The MiddleWeb Blogs
In addition to our weekly flow of new guest articles, MiddleWeb supports “named blogs” by teachers and leaders who commit to writing regularly throughout the year. Click on the boldfaced links to see an annotated index of each blogger’s contributions.
Class Apps captures the passion of former Kansas state teacher of the year Curtis Chandler for free digital tools that make teaching and learning easier and more successful. Curtis, now a teacher-educator at BYU-Idaho, became a regular blogger after several years of contributing occasional tech-oriented articles to MiddleWeb. His practical articles always include a focus on best-practice research and helpful teaching tips.
Megan Kelly loves innovation and that’s the focus of Wide Open Learning, launched here in the fall of 2018. Megan has been teaching internationally since 2003, most recently in Singapore. She has a Master of Arts in Teaching and is passionate about literacy and learning through play. We asked Megan to join us as a regular after she wrote a series of very popular guest articles full of fresh teaching ideas. You can find them here!

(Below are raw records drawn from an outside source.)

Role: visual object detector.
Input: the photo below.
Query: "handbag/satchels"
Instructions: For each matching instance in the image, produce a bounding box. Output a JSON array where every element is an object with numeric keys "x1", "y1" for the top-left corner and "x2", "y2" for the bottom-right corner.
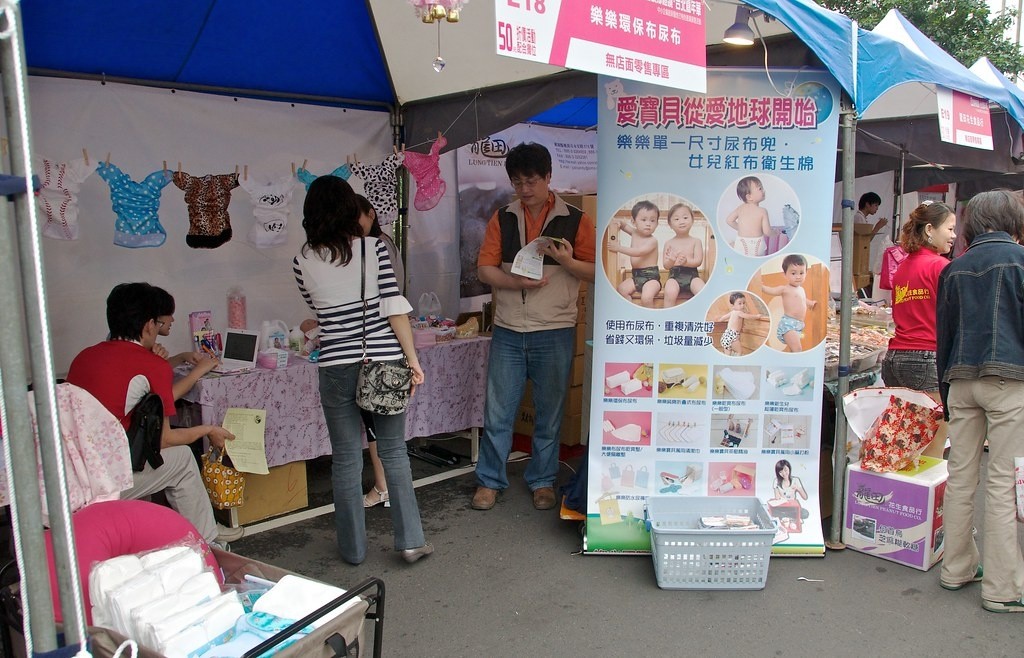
[
  {"x1": 1014, "y1": 456, "x2": 1024, "y2": 522},
  {"x1": 201, "y1": 444, "x2": 246, "y2": 510},
  {"x1": 842, "y1": 386, "x2": 946, "y2": 473},
  {"x1": 355, "y1": 362, "x2": 415, "y2": 416},
  {"x1": 127, "y1": 392, "x2": 164, "y2": 472}
]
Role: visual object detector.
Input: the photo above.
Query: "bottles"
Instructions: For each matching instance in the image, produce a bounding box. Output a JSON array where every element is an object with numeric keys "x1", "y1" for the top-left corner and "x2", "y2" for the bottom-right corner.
[
  {"x1": 289, "y1": 326, "x2": 304, "y2": 352},
  {"x1": 259, "y1": 320, "x2": 289, "y2": 353}
]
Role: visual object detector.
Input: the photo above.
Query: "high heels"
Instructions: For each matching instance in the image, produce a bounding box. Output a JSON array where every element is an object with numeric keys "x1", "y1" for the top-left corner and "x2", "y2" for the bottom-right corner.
[{"x1": 363, "y1": 485, "x2": 391, "y2": 508}]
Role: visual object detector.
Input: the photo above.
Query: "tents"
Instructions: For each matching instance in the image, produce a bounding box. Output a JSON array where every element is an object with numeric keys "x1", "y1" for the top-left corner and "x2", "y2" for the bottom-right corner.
[{"x1": 1, "y1": 0, "x2": 854, "y2": 658}]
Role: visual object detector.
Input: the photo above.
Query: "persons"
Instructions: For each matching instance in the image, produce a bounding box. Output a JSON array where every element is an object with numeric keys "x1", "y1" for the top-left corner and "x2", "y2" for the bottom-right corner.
[
  {"x1": 773, "y1": 459, "x2": 809, "y2": 527},
  {"x1": 470, "y1": 142, "x2": 596, "y2": 511},
  {"x1": 66, "y1": 282, "x2": 244, "y2": 554},
  {"x1": 606, "y1": 199, "x2": 661, "y2": 309},
  {"x1": 152, "y1": 285, "x2": 218, "y2": 401},
  {"x1": 881, "y1": 199, "x2": 956, "y2": 405},
  {"x1": 759, "y1": 255, "x2": 816, "y2": 353},
  {"x1": 714, "y1": 292, "x2": 762, "y2": 357},
  {"x1": 662, "y1": 203, "x2": 706, "y2": 308},
  {"x1": 725, "y1": 176, "x2": 772, "y2": 256},
  {"x1": 290, "y1": 173, "x2": 435, "y2": 567},
  {"x1": 935, "y1": 191, "x2": 1024, "y2": 613},
  {"x1": 853, "y1": 191, "x2": 888, "y2": 298}
]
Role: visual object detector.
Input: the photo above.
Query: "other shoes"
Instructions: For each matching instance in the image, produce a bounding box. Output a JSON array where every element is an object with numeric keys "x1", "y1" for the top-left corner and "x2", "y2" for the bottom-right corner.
[
  {"x1": 533, "y1": 487, "x2": 556, "y2": 510},
  {"x1": 471, "y1": 485, "x2": 499, "y2": 510},
  {"x1": 401, "y1": 541, "x2": 434, "y2": 563},
  {"x1": 982, "y1": 599, "x2": 1024, "y2": 613},
  {"x1": 213, "y1": 522, "x2": 244, "y2": 544},
  {"x1": 940, "y1": 565, "x2": 983, "y2": 590}
]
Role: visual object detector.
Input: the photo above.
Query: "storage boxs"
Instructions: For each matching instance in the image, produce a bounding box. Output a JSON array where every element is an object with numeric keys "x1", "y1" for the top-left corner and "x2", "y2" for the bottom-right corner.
[
  {"x1": 842, "y1": 455, "x2": 950, "y2": 571},
  {"x1": 647, "y1": 498, "x2": 779, "y2": 591},
  {"x1": 833, "y1": 222, "x2": 873, "y2": 289},
  {"x1": 216, "y1": 460, "x2": 309, "y2": 525},
  {"x1": 823, "y1": 306, "x2": 892, "y2": 382},
  {"x1": 491, "y1": 192, "x2": 597, "y2": 446},
  {"x1": 188, "y1": 310, "x2": 212, "y2": 354}
]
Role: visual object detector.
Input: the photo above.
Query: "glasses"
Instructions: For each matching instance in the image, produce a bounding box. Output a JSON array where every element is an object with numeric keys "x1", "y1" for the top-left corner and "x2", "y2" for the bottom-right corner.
[
  {"x1": 510, "y1": 175, "x2": 544, "y2": 189},
  {"x1": 145, "y1": 317, "x2": 165, "y2": 328}
]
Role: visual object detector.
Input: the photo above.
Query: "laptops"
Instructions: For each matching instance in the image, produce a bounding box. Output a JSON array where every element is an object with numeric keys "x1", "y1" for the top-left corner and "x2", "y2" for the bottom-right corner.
[{"x1": 210, "y1": 328, "x2": 260, "y2": 373}]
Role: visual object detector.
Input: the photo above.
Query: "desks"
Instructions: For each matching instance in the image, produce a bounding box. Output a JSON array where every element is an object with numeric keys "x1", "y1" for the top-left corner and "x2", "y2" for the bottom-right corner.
[
  {"x1": 823, "y1": 366, "x2": 881, "y2": 448},
  {"x1": 172, "y1": 336, "x2": 490, "y2": 534}
]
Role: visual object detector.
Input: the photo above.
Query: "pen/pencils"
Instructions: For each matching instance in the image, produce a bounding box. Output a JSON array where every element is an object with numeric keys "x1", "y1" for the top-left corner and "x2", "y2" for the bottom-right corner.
[
  {"x1": 201, "y1": 338, "x2": 215, "y2": 352},
  {"x1": 201, "y1": 345, "x2": 216, "y2": 359},
  {"x1": 212, "y1": 335, "x2": 215, "y2": 348}
]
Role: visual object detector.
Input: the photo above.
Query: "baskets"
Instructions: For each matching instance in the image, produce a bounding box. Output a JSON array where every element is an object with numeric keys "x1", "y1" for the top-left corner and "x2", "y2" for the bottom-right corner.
[{"x1": 644, "y1": 495, "x2": 777, "y2": 591}]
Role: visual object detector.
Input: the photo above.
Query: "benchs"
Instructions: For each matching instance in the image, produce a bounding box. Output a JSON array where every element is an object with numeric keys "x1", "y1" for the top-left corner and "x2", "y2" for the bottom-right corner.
[{"x1": 619, "y1": 266, "x2": 694, "y2": 309}]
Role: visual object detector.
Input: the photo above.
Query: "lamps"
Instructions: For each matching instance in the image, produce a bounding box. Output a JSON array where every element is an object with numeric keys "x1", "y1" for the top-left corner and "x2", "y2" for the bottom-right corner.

New Teacher Tips is our second blog created by Dr. Curtis Chandler, a teacher educator at Brigham Young University-Idaho and a former Kansas State Teacher of the Year. His practical novice-teacher advice combines his extensive research into good practice, his personal experiences as a teacher and new-teacher mentor and his fascination with digital teaching tools. Also see his MiddleWeb blog Class Apps.
Our Meaningful Math blogger, Michelle Russell, brings her experience as both a middle and high school math teacher to her articles, always with the middle level in focus. She began writing for us in the summer of 2016. Watch for her monthly articles about her own restless search for the most effective teaching practices.
STEM by Design blogger Anne Jolly began her career as a lab scientist, caught the teaching bug and was recognized as a state teacher of the year. As a curriculum consultant for an NSF-supported project she helped develop standards-based STEM modules for middle school curricula. Her book STEM By Design: Strategies and Activities for Grades 4-8 (Routledge/MiddleWeb, 2016) sparked a companion website packed with free resources. Anne’s recent work with a business-industry consortium developing STEM curricula for both middle and elementary school gives her unique insights into the knowledge-and-skill expectations of employers.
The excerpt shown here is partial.